Copy the records below exactly. Include all of them.

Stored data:
——————————
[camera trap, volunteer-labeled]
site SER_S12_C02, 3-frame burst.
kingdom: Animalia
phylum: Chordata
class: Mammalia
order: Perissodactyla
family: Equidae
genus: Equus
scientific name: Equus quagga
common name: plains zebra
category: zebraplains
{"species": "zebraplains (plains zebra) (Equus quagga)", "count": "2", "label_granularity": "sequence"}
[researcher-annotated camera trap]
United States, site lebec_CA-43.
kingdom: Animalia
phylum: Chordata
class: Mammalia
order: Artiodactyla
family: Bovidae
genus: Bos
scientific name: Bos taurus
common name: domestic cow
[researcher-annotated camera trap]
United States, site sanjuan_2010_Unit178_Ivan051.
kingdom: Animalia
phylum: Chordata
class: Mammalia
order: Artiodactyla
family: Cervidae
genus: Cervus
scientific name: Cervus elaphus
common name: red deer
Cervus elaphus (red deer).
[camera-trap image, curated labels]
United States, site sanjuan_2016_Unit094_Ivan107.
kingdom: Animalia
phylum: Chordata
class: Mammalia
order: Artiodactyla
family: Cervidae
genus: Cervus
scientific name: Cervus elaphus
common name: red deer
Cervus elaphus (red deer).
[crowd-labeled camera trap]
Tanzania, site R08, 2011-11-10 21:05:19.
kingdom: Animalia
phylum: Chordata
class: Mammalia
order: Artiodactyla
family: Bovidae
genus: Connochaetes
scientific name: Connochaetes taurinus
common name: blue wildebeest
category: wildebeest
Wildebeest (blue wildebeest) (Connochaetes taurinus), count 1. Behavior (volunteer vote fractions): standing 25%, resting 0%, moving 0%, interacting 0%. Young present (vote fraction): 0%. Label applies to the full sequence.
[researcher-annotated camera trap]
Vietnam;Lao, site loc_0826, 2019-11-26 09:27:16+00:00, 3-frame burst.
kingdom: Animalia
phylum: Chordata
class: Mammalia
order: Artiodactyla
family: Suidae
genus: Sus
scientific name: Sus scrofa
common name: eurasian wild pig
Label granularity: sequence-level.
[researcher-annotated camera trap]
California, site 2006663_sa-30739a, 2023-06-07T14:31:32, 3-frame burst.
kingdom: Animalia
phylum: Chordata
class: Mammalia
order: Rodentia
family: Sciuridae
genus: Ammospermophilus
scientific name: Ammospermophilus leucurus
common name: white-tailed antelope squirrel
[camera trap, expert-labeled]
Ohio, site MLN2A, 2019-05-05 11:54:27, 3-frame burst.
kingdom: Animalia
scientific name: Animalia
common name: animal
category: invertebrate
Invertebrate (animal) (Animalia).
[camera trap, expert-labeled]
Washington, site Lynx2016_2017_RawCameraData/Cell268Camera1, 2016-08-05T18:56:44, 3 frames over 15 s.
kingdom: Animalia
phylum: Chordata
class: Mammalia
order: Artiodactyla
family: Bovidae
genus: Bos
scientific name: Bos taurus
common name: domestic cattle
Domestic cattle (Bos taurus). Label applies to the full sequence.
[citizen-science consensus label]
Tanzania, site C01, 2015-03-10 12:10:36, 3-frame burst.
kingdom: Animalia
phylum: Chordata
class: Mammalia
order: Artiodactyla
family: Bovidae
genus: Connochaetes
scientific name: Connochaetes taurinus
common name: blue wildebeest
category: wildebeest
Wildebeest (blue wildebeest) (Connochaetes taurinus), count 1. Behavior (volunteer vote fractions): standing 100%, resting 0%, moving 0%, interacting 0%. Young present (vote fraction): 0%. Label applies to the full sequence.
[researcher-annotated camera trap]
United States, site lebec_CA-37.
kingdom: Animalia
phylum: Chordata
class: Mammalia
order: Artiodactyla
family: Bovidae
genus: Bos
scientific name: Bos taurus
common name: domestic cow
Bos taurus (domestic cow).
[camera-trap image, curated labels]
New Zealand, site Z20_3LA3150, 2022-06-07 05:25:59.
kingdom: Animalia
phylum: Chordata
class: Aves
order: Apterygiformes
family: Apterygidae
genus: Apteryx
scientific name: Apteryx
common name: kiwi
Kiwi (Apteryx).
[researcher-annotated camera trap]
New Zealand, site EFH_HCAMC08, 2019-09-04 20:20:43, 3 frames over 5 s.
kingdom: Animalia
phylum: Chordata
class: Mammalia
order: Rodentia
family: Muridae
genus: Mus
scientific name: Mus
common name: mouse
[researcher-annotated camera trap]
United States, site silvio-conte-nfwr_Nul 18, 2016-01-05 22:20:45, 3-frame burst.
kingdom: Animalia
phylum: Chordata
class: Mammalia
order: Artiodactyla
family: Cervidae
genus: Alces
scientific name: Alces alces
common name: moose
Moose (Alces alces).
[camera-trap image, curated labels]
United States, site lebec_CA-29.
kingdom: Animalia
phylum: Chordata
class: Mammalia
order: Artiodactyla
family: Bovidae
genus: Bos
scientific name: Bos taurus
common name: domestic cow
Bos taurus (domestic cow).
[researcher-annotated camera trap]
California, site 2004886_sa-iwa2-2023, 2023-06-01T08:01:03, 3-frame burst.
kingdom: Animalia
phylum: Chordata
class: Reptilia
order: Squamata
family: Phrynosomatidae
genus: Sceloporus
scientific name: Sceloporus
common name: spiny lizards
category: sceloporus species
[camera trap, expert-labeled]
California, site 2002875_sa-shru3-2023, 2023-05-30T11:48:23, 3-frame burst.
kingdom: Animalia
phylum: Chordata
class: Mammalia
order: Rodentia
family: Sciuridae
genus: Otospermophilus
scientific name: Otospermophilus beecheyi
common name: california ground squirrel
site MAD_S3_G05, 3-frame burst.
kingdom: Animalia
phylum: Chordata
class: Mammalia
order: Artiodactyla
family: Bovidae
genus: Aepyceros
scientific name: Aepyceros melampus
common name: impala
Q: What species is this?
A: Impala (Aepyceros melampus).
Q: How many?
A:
——————————
__WRITTEN RESPONSE__.
[camera trap, volunteer-labeled]
site SER_S12_C02, 3-frame burst.
kingdom: Animalia
phylum: Chordata
class: Mammalia
order: Perissodactyla
family: Equidae
genus: Equus
scientific name: Equus quagga
common name: plains zebra
category: zebraplains
{"species": "zebraplains (plains zebra) (Equus quagga)", "count": "2", "label_granularity": "sequence"}
[researcher-annotated camera trap]
United States, site lebec_CA-43.
kingdom: Animalia
phylum: Chordata
class: Mammalia
order: Artiodactyla
family: Bovidae
genus: Bos
scientific name: Bos taurus
common name: domestic cow
[researcher-annotated camera trap]
United States, site sanjuan_2010_Unit178_Ivan051.
kingdom: Animalia
phylum: Chordata
class: Mammalia
order: Artiodactyla
family: Cervidae
genus: Cervus
scientific name: Cervus elaphus
common name: red deer
Cervus elaphus (red deer).
[camera-trap image, curated labels]
United States, site sanjuan_2016_Unit094_Ivan107.
kingdom: Animalia
phylum: Chordata
class: Mammalia
order: Artiodactyla
family: Cervidae
genus: Cervus
scientific name: Cervus elaphus
common name: red deer
Cervus elaphus (red deer).
[crowd-labeled camera trap]
Tanzania, site R08, 2011-11-10 21:05:19.
kingdom: Animalia
phylum: Chordata
class: Mammalia
order: Artiodactyla
family: Bovidae
genus: Connochaetes
scientific name: Connochaetes taurinus
common name: blue wildebeest
category: wildebeest
Wildebeest (blue wildebeest) (Connochaetes taurinus), count 1. Behavior (volunteer vote fractions): standing 25%, resting 0%, moving 0%, interacting 0%. Young present (vote fraction): 0%. Label applies to the full sequence.
[researcher-annotated camera trap]
Vietnam;Lao, site loc_0826, 2019-11-26 09:27:16+00:00, 3-frame burst.
kingdom: Animalia
phylum: Chordata
class: Mammalia
order: Artiodactyla
family: Suidae
genus: Sus
scientific name: Sus scrofa
common name: eurasian wild pig
Label granularity: sequence-level.
[researcher-annotated camera trap]
California, site 2006663_sa-30739a, 2023-06-07T14:31:32, 3-frame burst.
kingdom: Animalia
phylum: Chordata
class: Mammalia
order: Rodentia
family: Sciuridae
genus: Ammospermophilus
scientific name: Ammospermophilus leucurus
common name: white-tailed antelope squirrel
[camera trap, expert-labeled]
Ohio, site MLN2A, 2019-05-05 11:54:27, 3-frame burst.
kingdom: Animalia
scientific name: Animalia
common name: animal
category: invertebrate
Invertebrate (animal) (Animalia).
[camera trap, expert-labeled]
Washington, site Lynx2016_2017_RawCameraData/Cell268Camera1, 2016-08-05T18:56:44, 3 frames over 15 s.
kingdom: Animalia
phylum: Chordata
class: Mammalia
order: Artiodactyla
family: Bovidae
genus: Bos
scientific name: Bos taurus
common name: domestic cattle
Domestic cattle (Bos taurus). Label applies to the full sequence.
[citizen-science consensus label]
Tanzania, site C01, 2015-03-10 12:10:36, 3-frame burst.
kingdom: Animalia
phylum: Chordata
class: Mammalia
order: Artiodactyla
family: Bovidae
genus: Connochaetes
scientific name: Connochaetes taurinus
common name: blue wildebeest
category: wildebeest
Wildebeest (blue wildebeest) (Connochaetes taurinus), count 1. Behavior (volunteer vote fractions): standing 100%, resting 0%, moving 0%, interacting 0%. Young present (vote fraction): 0%. Label applies to the full sequence.
[researcher-annotated camera trap]
United States, site lebec_CA-37.
kingdom: Animalia
phylum: Chordata
class: Mammalia
order: Artiodactyla
family: Bovidae
genus: Bos
scientific name: Bos taurus
common name: domestic cow
Bos taurus (domestic cow).
[camera-trap image, curated labels]
New Zealand, site Z20_3LA3150, 2022-06-07 05:25:59.
kingdom: Animalia
phylum: Chordata
class: Aves
order: Apterygiformes
family: Apterygidae
genus: Apteryx
scientific name: Apteryx
common name: kiwi
Kiwi (Apteryx).
[researcher-annotated camera trap]
New Zealand, site EFH_HCAMC08, 2019-09-04 20:20:43, 3 frames over 5 s.
kingdom: Animalia
phylum: Chordata
class: Mammalia
order: Rodentia
family: Muridae
genus: Mus
scientific name: Mus
common name: mouse
[researcher-annotated camera trap]
United States, site silvio-conte-nfwr_Nul 18, 2016-01-05 22:20:45, 3-frame burst.
kingdom: Animalia
phylum: Chordata
class: Mammalia
order: Artiodactyla
family: Cervidae
genus: Alces
scientific name: Alces alces
common name: moose
Moose (Alces alces).
[camera-trap image, curated labels]
United States, site lebec_CA-29.
kingdom: Animalia
phylum: Chordata
class: Mammalia
order: Artiodactyla
family: Bovidae
genus: Bos
scientific name: Bos taurus
common name: domestic cow
Bos taurus (domestic cow).
[researcher-annotated camera trap]
California, site 2004886_sa-iwa2-2023, 2023-06-01T08:01:03, 3-frame burst.
kingdom: Animalia
phylum: Chordata
class: Reptilia
order: Squamata
family: Phrynosomatidae
genus: Sceloporus
scientific name: Sceloporus
common name: spiny lizards
category: sceloporus species
[camera trap, expert-labeled]
California, site 2002875_sa-shru3-2023, 2023-05-30T11:48:23, 3-frame burst.
kingdom: Animalia
phylum: Chordata
class: Mammalia
order: Rodentia
family: Sciuridae
genus: Otospermophilus
scientific name: Otospermophilus beecheyi
common name: california ground squirrel
site MAD_S3_G05, 3-frame burst.
kingdom: Animalia
phylum: Chordata
class: Mammalia
order: Artiodactyla
family: Bovidae
genus: Aepyceros
scientific name: Aepyceros melampus
common name: impala
Q: What species is this?
A: Impala (Aepyceros melampus).
Q: How many?
A:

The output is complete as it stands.